→ **EXERCISE**
What follows is a set of records; repeat them exactly, without the pictures.
━━━━━━━━━━━━━━━━
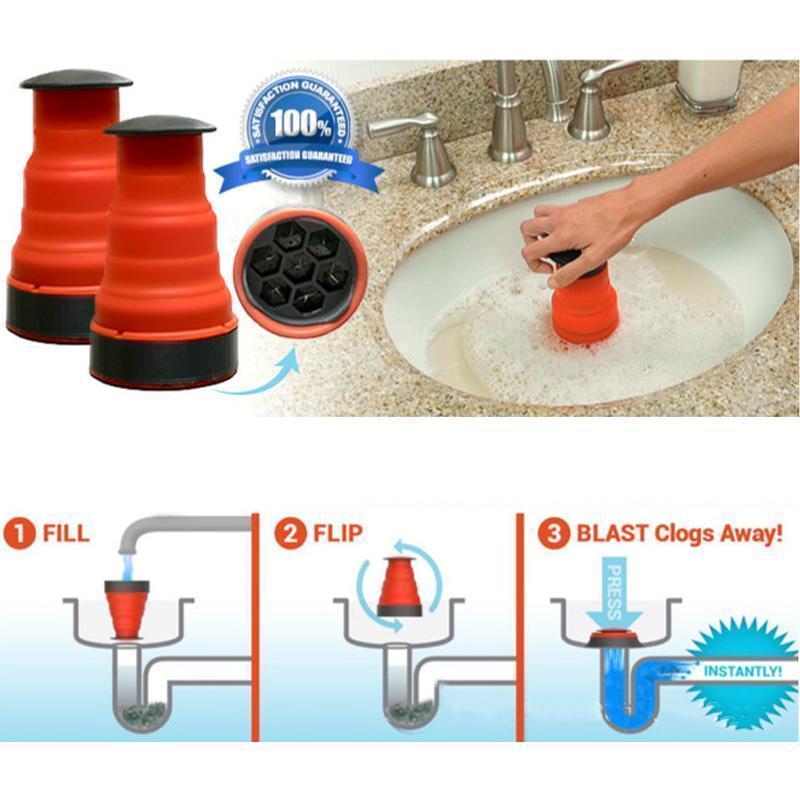 SATISFACTION GUARANTEED
100%
SATISFACTION GUARANTEED

1 FILL

2 FLIP

3 BLAST Clogs Away!

PRESS

INSTANTLY!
━━━━━━━━━━━━━━━━
→ **TASK SOLUTION**
 SATISFACTION GUARANTEED
100%
SATISFACTION GUARANTEED

1 FILL

2 FLIP

3 BLAST Clogs Away!

PRESS

INSTANTLY!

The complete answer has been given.